• _THE REQUEST_
Copy out all of these lines again, replacing "outstretched wing" with "extended wing" and leaving everything else unchanged. Leave the pictures out of your answer.

• _GIVEN RECORDS_
________________________________________

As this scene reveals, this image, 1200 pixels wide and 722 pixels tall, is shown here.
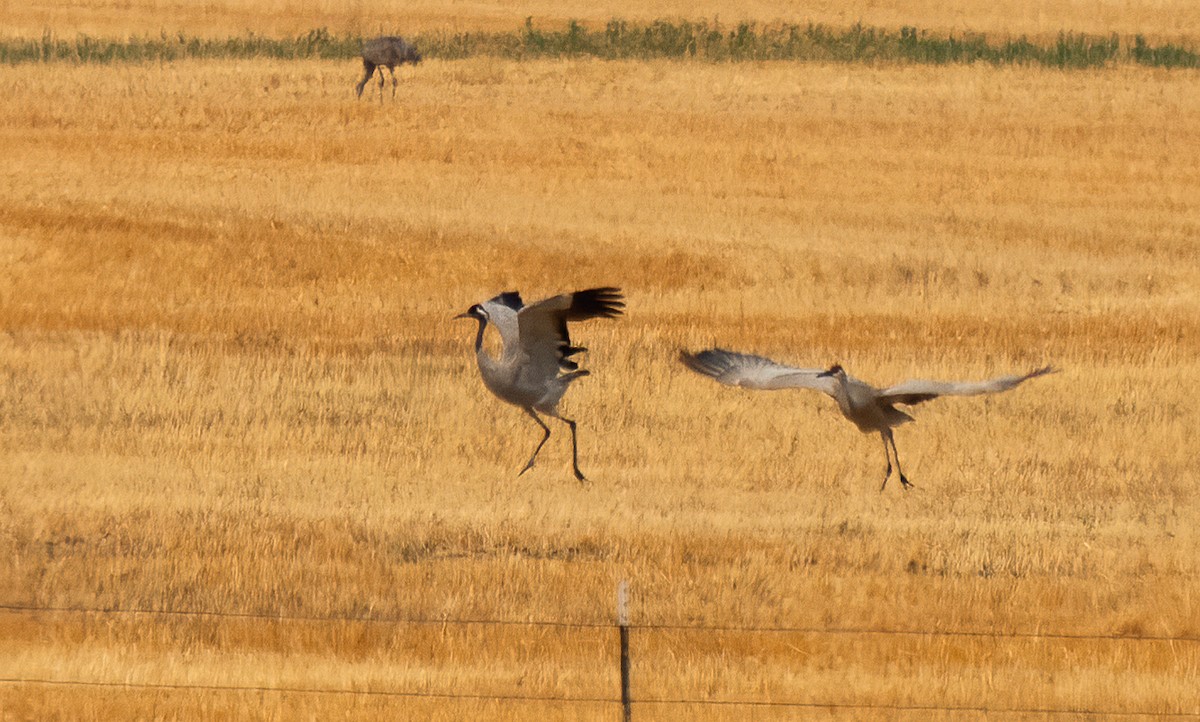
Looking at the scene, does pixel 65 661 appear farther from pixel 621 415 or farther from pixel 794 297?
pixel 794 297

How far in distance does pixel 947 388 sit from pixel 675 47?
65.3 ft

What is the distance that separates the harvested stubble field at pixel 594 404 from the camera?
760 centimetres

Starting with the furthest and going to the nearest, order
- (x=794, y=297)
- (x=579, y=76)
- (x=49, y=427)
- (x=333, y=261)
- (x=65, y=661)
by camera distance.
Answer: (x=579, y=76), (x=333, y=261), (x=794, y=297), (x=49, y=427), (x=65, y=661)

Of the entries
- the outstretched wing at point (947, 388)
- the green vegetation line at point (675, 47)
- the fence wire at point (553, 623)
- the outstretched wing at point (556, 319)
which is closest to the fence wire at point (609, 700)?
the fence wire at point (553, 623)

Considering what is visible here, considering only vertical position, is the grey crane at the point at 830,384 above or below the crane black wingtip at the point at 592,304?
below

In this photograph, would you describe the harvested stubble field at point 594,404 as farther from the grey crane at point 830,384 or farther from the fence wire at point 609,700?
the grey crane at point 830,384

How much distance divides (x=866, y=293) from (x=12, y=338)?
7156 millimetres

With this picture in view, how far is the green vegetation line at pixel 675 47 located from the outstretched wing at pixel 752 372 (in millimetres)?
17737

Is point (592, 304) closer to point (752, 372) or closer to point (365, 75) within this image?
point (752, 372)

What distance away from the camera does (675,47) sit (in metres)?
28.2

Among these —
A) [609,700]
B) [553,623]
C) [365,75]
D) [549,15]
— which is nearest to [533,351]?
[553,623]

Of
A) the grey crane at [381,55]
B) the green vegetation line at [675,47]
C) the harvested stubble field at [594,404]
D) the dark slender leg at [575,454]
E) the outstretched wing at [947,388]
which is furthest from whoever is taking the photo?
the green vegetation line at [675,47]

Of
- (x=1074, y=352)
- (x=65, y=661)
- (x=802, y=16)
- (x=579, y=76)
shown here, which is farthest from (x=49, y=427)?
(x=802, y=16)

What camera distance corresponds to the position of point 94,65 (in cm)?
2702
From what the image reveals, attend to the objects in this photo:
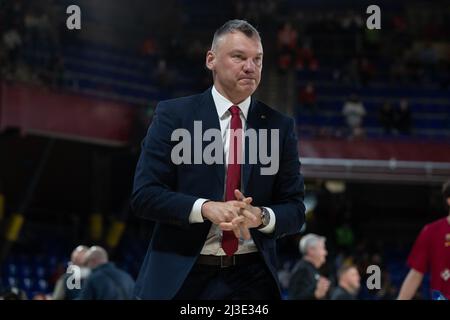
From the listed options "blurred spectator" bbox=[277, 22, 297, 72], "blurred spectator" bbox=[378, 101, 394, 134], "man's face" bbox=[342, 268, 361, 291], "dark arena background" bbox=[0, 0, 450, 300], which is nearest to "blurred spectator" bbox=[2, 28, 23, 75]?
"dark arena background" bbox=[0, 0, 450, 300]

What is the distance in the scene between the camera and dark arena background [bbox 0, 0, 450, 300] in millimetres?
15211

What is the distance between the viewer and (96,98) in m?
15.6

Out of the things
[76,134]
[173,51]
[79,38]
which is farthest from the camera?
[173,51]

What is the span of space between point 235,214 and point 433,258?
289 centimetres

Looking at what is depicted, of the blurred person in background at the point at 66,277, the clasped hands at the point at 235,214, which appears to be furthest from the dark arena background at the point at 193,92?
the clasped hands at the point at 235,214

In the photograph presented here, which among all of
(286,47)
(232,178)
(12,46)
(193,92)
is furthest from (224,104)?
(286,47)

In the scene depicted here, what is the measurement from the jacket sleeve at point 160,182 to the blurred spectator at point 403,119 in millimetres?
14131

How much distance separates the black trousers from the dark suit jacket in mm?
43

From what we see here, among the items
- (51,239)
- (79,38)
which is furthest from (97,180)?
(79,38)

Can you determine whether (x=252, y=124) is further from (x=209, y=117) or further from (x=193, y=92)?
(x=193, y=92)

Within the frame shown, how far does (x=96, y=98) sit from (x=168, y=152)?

________________________________________

• _SOLVED PROBLEM_
As this scene reveals, this image, 1200 pixels wide and 722 pixels tall, is shown here.
Looking at the scene, does pixel 65 661 appear farther from pixel 621 415 or farther from pixel 794 297?
pixel 794 297

How far in distance does pixel 947 388 sit from pixel 675 47?
65.3 ft

What is the distance that separates the harvested stubble field at pixel 594 404 from the camera?
760 centimetres

Starting with the furthest and going to the nearest, order
- (x=794, y=297)
- (x=579, y=76)
- (x=49, y=427)
- (x=333, y=261)
- (x=65, y=661)
by camera distance.
Answer: (x=579, y=76), (x=333, y=261), (x=794, y=297), (x=49, y=427), (x=65, y=661)

Of the entries
- the extended wing at point (947, 388)
- the green vegetation line at point (675, 47)
- the fence wire at point (553, 623)
- the extended wing at point (556, 319)
which is closest to the fence wire at point (609, 700)?
the fence wire at point (553, 623)

Considering what is visible here, considering only vertical position, is the grey crane at the point at 830,384 above or below the crane black wingtip at the point at 592,304?
below

In this photograph, would you describe the harvested stubble field at point 594,404 as farther from the grey crane at point 830,384 or farther from the fence wire at point 609,700?
the grey crane at point 830,384

How much distance divides (x=866, y=293) from (x=12, y=338)?
7156 millimetres

With this picture in view, how far is the green vegetation line at pixel 675 47 located from the extended wing at pixel 752 372 (in millimetres)?
17737

Is point (592, 304) closer to point (752, 372) or closer to point (365, 75) within this image?
point (752, 372)

What distance away from the camera does (675,47) sit (in metres)?
28.2

Among these —
A) [609,700]
B) [553,623]
C) [365,75]
D) [549,15]
— which is nearest to [533,351]?
[553,623]

Of
A) the grey crane at [381,55]
B) the green vegetation line at [675,47]
C) the harvested stubble field at [594,404]
D) the dark slender leg at [575,454]
E) the extended wing at [947,388]
which is furthest from whoever is taking the photo?
the green vegetation line at [675,47]

Of
- (x=1074, y=352)
- (x=65, y=661)
- (x=802, y=16)
- (x=579, y=76)
shown here, which is farthest from (x=49, y=427)?
(x=802, y=16)

What camera distance corresponds to the position of point 94,65 (in cm)?
2702
From what the image reveals, attend to the objects in this photo:
From the listed options "blurred spectator" bbox=[277, 22, 297, 72], "blurred spectator" bbox=[378, 101, 394, 134], "man's face" bbox=[342, 268, 361, 291], "dark arena background" bbox=[0, 0, 450, 300], which is nearest to "blurred spectator" bbox=[2, 28, 23, 75]?
"dark arena background" bbox=[0, 0, 450, 300]

What is the distance in the scene between the camera and dark arena background [bbox 0, 0, 450, 300] in millimetres?
15211

What is the distance between the viewer and (96,98) in m?
15.6

Out of the things
[76,134]
[173,51]
[79,38]
which is farthest from the camera?
[173,51]

What is the span of space between point 235,214 and point 433,258?
289 centimetres

Looking at what is depicted, of the blurred person in background at the point at 66,277, the clasped hands at the point at 235,214, which appears to be furthest from the dark arena background at the point at 193,92?
the clasped hands at the point at 235,214

In the photograph presented here, which among all of
(286,47)
(232,178)
(12,46)
(193,92)
is furthest from (224,104)?
(286,47)

In the scene depicted here, what is the measurement from the jacket sleeve at point 160,182 to the blurred spectator at point 403,119 in millimetres?
14131

How much distance separates the black trousers from the dark suit jacket in mm?
43

From what we see here, among the items
- (51,239)
- (79,38)
which is furthest from (97,180)?
(79,38)

Can you determine whether (x=252, y=124) is further from (x=209, y=117) or further from (x=193, y=92)?
(x=193, y=92)

Within the frame shown, how far does (x=96, y=98) sit from (x=168, y=152)?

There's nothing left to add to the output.